Egon Schiele - Vivre et mourir
de Xavier Coste
Casterman - Univers d'auteurs 2012 /  18 €- 117.9  ffr. / 72 pages
ISBN : 978-2-203-04778-5
FORMAT : 24x32 cm

Vienne fin de siècle

Egon Schiele fait partie des peintres majeurs de la Sécession, cette école viennoise du début du XXe siècle dominée par la personnalité de Gustav Klimt. Pourtant, l’artiste traîne encore un léger parfum de souffre : son goût pour la nudité et des poses peu équivoques (on parle en son temps de pornographie), son trait brutal, réaliste qui met à nu les corps sans artifices, sans volonté d’embellissement, qui les expose comme les transis médiévaux… Et puis une vie de bohème avec tous ses stéréotypes : l’alcool, les dettes, les maîtresses, etc. Bref, l’artiste génial et maudit dans toute sa splendeur, guetté par l’embourgeoisement. Et un magnifique sujet pour un roman graphique : c’est le sens de ce bel album réalisé par Xavier Coste qui explore, dans ce premier album prometteur, la vie et l’œuvre de Schiele.

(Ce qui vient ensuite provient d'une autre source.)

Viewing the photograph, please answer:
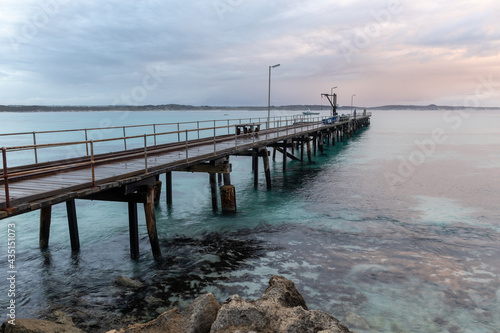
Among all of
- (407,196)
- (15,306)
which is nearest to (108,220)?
(15,306)

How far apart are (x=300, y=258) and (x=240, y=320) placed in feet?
20.8

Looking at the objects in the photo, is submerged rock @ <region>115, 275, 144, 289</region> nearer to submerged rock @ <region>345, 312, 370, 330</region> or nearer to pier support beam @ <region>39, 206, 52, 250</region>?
pier support beam @ <region>39, 206, 52, 250</region>

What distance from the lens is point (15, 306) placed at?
8500 millimetres

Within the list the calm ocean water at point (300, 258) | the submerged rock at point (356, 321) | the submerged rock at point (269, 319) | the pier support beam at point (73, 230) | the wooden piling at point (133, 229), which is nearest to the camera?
the submerged rock at point (269, 319)

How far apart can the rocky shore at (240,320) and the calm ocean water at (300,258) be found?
7.09 ft

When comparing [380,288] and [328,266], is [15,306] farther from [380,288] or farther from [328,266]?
[380,288]

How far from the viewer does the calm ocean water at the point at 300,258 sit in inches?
335

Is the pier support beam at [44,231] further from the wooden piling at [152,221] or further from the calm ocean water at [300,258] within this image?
the wooden piling at [152,221]

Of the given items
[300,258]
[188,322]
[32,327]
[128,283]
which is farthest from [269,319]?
[300,258]

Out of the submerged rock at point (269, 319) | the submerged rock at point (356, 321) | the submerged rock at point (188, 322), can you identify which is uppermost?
the submerged rock at point (269, 319)

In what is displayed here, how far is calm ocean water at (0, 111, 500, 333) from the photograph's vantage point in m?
8.50

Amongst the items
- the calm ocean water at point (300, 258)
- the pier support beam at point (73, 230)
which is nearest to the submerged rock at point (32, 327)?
the calm ocean water at point (300, 258)

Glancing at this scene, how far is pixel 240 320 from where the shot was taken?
534 centimetres

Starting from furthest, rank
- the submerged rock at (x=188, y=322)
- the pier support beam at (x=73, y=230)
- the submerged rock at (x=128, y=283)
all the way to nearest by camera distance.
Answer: the pier support beam at (x=73, y=230)
the submerged rock at (x=128, y=283)
the submerged rock at (x=188, y=322)
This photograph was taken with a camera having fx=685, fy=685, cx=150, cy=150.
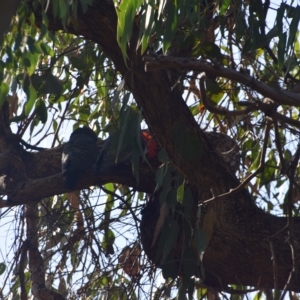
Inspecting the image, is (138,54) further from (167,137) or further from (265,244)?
(265,244)

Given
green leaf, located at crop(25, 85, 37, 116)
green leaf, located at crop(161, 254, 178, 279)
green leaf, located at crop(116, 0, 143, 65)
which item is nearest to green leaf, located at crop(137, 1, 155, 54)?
green leaf, located at crop(116, 0, 143, 65)

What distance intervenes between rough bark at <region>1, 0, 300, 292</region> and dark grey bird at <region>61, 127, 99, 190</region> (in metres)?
0.09

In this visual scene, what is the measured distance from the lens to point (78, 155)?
2.82 m

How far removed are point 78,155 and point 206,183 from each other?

Car les deux sont inséparables : séducteur et amateur de femmes, Schiele est un amant plus que volage, dont les modèles sont rapidement des conquêtes. Un homme qui peint les femmes et la nudité par appétit autant que par recherche esthétique. Un révolutionnaire, qui n’accepte pas l’étiquette pornographique, et entend révolutionner l’art, en jouant sur la provocation, un précurseur autant qu’un écorché. C’est surtout un enfant incompris, le fils d’un père trop tôt disparu, un artiste tendu par le désir de peindre, mais qui n’accepte pas les conventions de son temps. En dépit de la protection de Klimt, les galeristes font la fine bouche, devant ses tableaux et il vit d’expédients. Son goût pour ses modèles lui attire des problèmes, un procès et même la prison. La guerre, à laquelle il échappe, le laisse de marbre, mais comme d’autres, il n’échappe pas à la mort des siens : ce face-à-face le transformera, avant de le tuer, à 28 ans, d’une grippe espagnole qui fit des millions de morts.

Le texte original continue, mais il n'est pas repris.